▽

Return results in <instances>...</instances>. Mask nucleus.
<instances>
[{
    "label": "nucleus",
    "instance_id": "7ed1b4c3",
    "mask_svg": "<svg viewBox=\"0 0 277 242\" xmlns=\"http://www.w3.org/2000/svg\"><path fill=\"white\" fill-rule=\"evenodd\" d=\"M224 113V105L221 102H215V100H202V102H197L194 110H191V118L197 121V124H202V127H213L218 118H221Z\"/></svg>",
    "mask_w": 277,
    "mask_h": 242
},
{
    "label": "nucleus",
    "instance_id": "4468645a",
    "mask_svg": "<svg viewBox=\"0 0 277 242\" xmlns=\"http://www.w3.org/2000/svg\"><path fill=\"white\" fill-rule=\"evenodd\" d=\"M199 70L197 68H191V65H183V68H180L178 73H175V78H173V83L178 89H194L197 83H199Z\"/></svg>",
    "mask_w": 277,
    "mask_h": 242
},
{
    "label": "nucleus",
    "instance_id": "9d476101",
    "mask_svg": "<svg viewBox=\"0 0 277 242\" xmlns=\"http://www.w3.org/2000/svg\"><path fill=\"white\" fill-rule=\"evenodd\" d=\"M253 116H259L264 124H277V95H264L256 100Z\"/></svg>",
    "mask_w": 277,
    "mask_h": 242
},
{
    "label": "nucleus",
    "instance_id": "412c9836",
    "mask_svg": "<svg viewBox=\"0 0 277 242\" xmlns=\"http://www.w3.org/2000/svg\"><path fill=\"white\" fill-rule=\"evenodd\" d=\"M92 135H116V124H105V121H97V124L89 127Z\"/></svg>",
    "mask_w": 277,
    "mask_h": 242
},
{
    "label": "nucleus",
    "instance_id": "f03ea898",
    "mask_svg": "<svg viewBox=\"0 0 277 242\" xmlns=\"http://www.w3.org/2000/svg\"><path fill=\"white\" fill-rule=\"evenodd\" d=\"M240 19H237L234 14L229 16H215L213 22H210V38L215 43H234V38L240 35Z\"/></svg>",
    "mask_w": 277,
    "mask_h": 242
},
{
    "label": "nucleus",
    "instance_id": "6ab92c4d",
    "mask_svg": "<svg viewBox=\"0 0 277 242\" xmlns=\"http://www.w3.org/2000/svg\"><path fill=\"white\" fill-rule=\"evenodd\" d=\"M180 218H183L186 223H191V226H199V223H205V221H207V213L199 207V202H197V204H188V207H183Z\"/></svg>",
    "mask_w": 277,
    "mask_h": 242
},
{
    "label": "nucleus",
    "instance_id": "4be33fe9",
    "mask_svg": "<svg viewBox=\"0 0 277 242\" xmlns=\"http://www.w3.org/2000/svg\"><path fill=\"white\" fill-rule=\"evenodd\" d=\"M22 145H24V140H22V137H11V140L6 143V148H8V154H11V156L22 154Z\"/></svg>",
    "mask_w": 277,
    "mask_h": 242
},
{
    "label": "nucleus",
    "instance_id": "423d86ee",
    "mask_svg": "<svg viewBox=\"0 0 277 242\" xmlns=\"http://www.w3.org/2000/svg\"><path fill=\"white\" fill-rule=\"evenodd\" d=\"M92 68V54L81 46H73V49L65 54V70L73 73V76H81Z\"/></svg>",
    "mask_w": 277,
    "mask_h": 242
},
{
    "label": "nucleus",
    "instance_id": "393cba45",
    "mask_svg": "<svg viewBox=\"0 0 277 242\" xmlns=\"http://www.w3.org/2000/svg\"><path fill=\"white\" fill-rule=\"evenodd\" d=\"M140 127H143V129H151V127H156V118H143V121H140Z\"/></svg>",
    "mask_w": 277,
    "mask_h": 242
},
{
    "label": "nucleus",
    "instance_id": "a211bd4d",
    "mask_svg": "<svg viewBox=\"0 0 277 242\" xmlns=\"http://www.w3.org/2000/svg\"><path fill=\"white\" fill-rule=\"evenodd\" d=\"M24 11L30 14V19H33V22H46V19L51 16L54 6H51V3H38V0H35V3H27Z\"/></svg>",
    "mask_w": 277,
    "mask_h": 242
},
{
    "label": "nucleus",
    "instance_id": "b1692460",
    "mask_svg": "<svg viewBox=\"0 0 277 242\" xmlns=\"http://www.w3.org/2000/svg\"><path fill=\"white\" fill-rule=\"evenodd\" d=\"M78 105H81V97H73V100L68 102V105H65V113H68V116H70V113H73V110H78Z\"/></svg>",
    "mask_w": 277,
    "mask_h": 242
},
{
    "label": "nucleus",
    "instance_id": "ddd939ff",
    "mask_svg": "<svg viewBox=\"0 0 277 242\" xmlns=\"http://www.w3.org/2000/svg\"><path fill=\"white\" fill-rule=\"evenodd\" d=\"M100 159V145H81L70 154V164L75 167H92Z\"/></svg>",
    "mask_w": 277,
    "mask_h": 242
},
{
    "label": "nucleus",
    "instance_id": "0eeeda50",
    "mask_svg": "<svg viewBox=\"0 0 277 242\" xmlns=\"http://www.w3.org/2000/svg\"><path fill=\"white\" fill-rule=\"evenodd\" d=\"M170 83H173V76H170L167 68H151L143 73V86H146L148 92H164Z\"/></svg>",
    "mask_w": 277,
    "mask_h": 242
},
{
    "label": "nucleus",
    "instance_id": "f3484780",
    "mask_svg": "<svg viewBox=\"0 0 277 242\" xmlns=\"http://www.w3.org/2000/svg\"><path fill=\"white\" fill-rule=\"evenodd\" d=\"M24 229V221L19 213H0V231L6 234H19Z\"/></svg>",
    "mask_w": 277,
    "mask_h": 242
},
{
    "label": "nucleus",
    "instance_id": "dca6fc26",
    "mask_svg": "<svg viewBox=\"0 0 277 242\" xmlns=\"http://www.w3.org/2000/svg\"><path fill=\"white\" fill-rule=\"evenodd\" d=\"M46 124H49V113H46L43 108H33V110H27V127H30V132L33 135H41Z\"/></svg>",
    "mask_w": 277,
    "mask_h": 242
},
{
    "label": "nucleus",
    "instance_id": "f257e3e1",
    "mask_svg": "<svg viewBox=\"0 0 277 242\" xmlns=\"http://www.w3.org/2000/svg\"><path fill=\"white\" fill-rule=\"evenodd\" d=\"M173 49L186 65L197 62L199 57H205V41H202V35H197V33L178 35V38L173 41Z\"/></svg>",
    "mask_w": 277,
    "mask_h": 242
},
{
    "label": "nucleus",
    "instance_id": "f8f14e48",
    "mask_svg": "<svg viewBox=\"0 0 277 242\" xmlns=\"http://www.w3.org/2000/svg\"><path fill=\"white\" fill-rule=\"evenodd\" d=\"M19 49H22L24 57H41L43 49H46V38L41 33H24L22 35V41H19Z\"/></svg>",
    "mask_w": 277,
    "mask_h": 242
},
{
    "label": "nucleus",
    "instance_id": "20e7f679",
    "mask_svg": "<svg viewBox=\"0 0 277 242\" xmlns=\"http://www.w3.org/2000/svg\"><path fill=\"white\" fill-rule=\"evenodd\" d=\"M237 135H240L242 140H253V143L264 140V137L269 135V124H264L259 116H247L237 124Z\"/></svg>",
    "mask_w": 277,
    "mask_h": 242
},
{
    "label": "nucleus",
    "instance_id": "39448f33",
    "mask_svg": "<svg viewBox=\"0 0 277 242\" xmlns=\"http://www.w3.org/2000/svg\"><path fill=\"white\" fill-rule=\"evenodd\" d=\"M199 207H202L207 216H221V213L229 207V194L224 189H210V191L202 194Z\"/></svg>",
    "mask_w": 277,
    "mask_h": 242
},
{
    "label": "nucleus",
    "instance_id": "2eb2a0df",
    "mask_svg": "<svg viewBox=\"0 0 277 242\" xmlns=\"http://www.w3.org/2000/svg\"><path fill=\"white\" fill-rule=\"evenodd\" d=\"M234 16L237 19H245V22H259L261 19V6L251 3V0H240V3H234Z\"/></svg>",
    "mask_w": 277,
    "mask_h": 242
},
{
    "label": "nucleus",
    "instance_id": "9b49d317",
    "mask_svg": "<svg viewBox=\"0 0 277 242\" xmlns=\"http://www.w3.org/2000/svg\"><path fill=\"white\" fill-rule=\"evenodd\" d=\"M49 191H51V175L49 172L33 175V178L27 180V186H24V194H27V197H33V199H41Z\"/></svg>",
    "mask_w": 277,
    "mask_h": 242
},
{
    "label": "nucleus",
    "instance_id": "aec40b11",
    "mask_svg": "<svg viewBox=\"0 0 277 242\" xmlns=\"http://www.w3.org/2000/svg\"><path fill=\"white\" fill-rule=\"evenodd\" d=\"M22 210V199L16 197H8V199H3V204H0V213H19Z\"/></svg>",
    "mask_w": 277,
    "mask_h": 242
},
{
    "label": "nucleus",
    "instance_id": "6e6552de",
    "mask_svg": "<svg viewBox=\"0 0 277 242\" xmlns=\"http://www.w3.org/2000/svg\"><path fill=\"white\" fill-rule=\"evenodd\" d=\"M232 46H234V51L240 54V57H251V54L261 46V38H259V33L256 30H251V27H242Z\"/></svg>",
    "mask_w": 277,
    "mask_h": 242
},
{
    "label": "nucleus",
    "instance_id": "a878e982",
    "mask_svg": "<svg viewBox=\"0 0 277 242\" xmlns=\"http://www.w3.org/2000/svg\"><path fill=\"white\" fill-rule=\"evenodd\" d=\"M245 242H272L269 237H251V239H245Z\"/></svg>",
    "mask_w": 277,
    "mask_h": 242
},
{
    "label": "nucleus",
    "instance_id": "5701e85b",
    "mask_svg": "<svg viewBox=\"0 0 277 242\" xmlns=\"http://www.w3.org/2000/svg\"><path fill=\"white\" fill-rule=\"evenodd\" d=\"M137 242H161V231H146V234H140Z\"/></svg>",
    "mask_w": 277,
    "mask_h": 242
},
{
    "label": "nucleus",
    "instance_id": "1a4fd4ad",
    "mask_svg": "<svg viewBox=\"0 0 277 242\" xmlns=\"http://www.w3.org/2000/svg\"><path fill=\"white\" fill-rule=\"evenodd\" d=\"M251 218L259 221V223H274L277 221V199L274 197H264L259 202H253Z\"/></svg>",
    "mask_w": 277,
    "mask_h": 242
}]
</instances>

△

### What needs to be done
Which lines in the entries above contain the string "instances"? Locate each one and copy it out in full.

### Correct result
Return results in <instances>...</instances>. Mask nucleus.
<instances>
</instances>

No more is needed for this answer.